The final excised specimen weighed 27.8 kg and measured 64 by 50.5 by 15 cm (figures 3 and 4). Histological analysis revealed interlacing fascicles of bland-appearing spindle cells with areas of stromal hyalinisation and myxoid changes. There is no evidence of nuclear atypia or malignancy. The final histological diagnosis is a benign degenerated leiomyoma.
Figure 3.
(A) Excised specimen measured 64×50.5×15 cm. (B) Cut section of excised specimen.
Figure 4.
Excised specimen weighed 27.8 kg.
As a result of chronic distension, the abdominal wall was very thin and compacted after excision of the massive fibroid. Hence, the plastic surgeons were consulted for excision of the excess skin and closure. The myofascial layer was not separated from the skin to avoid vascular compromise to the skin flap. Plastic surgeons performed a Fleur-de-Lys pattern excision and closure to address the horizontal and vertical laxity. The repair was carried out in layers to reinforce the integrity of the abdominal wall (figure 5).
Figure 5.
(A) Abdominal wall reconstructed by plastic surgeons with a Fleur-de-Lys pattern excision and closure to address the horizontal and vertical laxity. (B) Healed abdominal scar 2 months postoperatively.
Outcome and follow-up
Our patient was admitted to the intensive care unit for monitoring postoperatively. Her recovery was complicated by haemorrhagic shock requiring continued inotropic support. She also developed coagulopathy from the massive blood loss. A further 3 pints of packed cells and 2 pints of fresh frozen plasma were transfused. She was extubated and weaned off inotropes on postoperative day 3. The rest of the postoperative recovery was uneventful and was discharged on postoperative day 7.

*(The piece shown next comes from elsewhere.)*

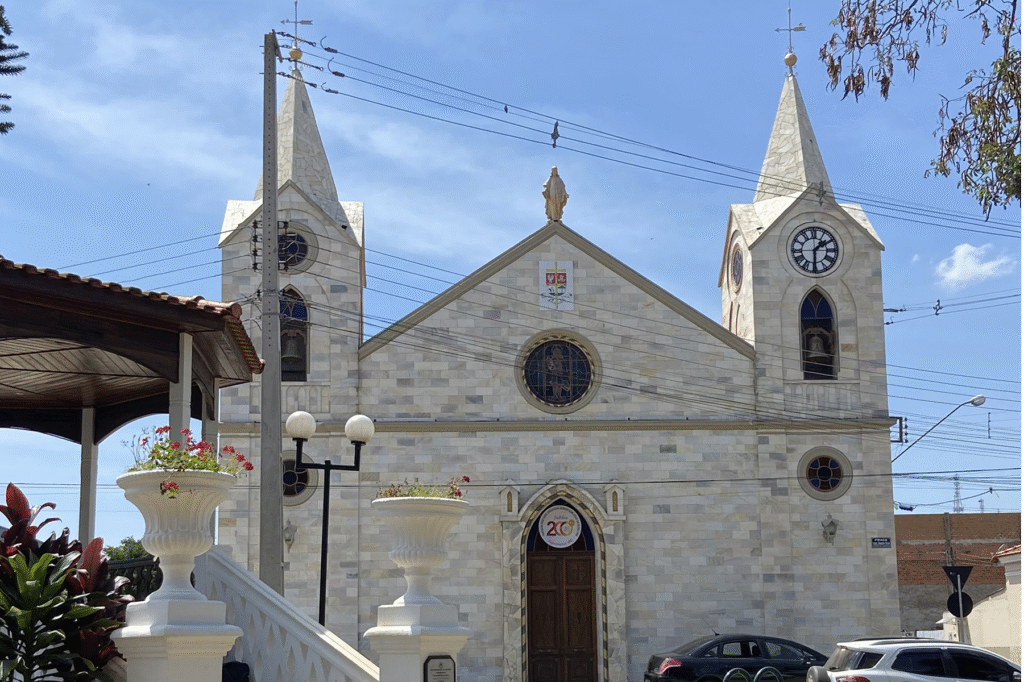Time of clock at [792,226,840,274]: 1:30
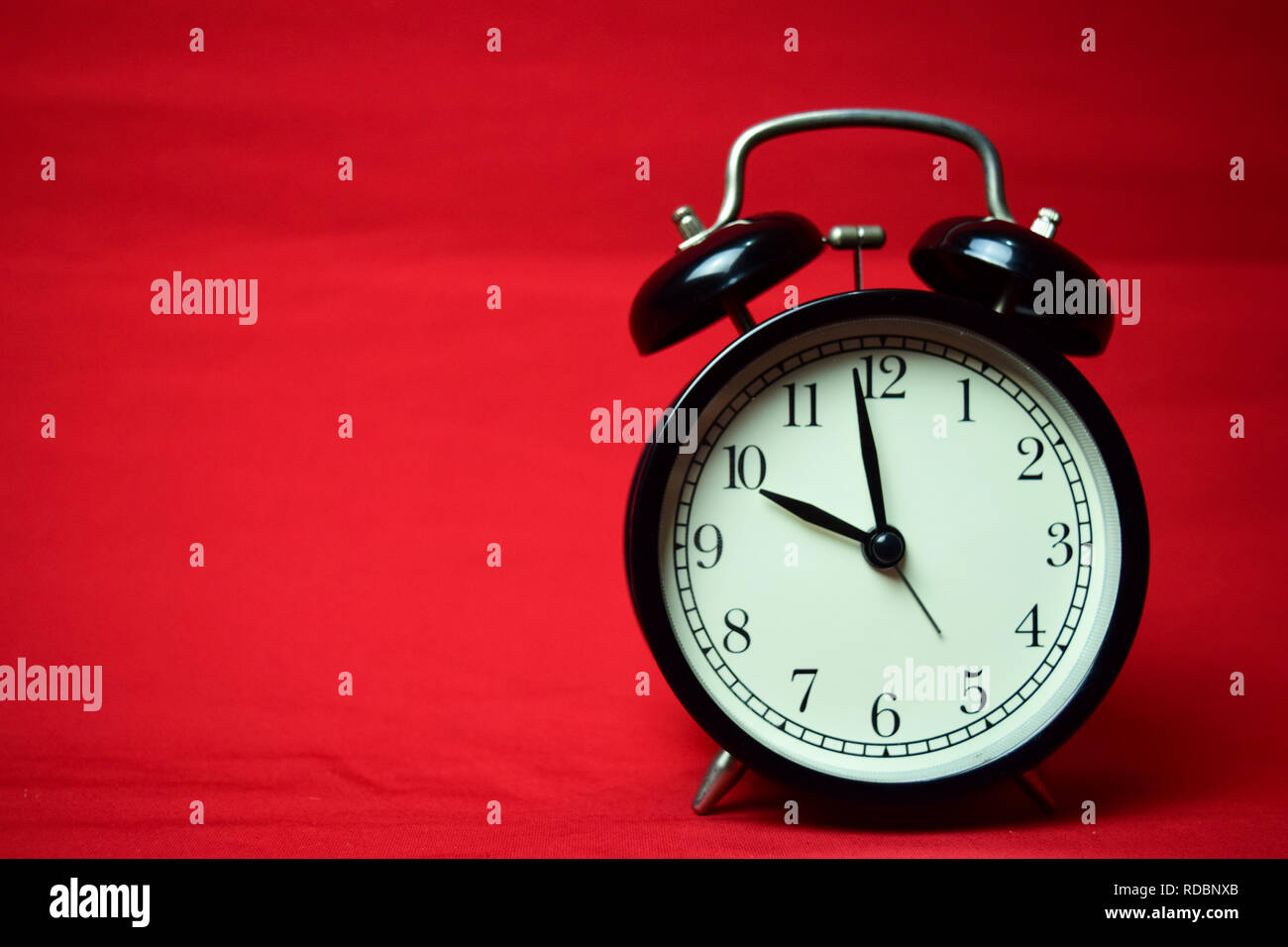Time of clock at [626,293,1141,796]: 9:58
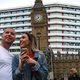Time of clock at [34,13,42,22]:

She was reviewed in the outpatient clinic 2 months later and was noted to be in good health. Her breathlessness has resolved, and she was able to ambulate independently with minimal aid. The abdominal wound was well healed (figure 5). She defaulted further follow-up.
Discussion
Uterine leiomyoma are the most common pelvic tumour in women. Approximately 70% of woman will develop uterine leiomyoma by the age of 50.6 They are benign monoclonal tumours arising from the smooth muscle cells of the myometrium. They typically present with symptoms of abnormal uterine bleeding, pressure symptoms or reproductive dysfunction such as infertility or obstetric complications. They can be described based on their location in the uterus and divided into subserosal, intramural, submucosal or cervical myoma according to the International Federation of Gynaecology and Obstetrics classification.7
In reproductive years, fibroids are slow growing at an average growth rate of 9% over 6 months.8 Due to the compliance of the abdominal wall, these intra-abdominopelvic tumours may grow to a large size before causing significant pressure effect on surrounding organs, warranting surgical excision. It was recently discovered that a mutation in exon 2 of the mediator complex subunit 12 (MED12) gene is commonly found in uterine fibroids and is associated with smaller size of fibroids compared with MED12 mutation-negative tumours.9 10
In 2009, Ian et al reported a case of a 47-year-old premenopausal woman who was referred to the gynaecological oncology clinic for increasing abdominal girth and abdominal mass causing shortness of breath and abdominal discomfort.11 The surgeons suspected leiomyosarcoma and performed a total abdominal hysterectomy, bilateral salpingo-oophorectomy, appendectomy and partial omentectomy. The final specimen measured 74 cm and weighed 26.94 kg. It was confirmed to be a benign leiomyoma. Blood loss was 1.8 L. The patient subsequently became hypotensive and tachycardic and was reoperated on for haemorrhagic shock arising from a haemoperitoneum during which 2 L of blood was evacuated. The patient was discharged on postoperative day 3 from re-exploration.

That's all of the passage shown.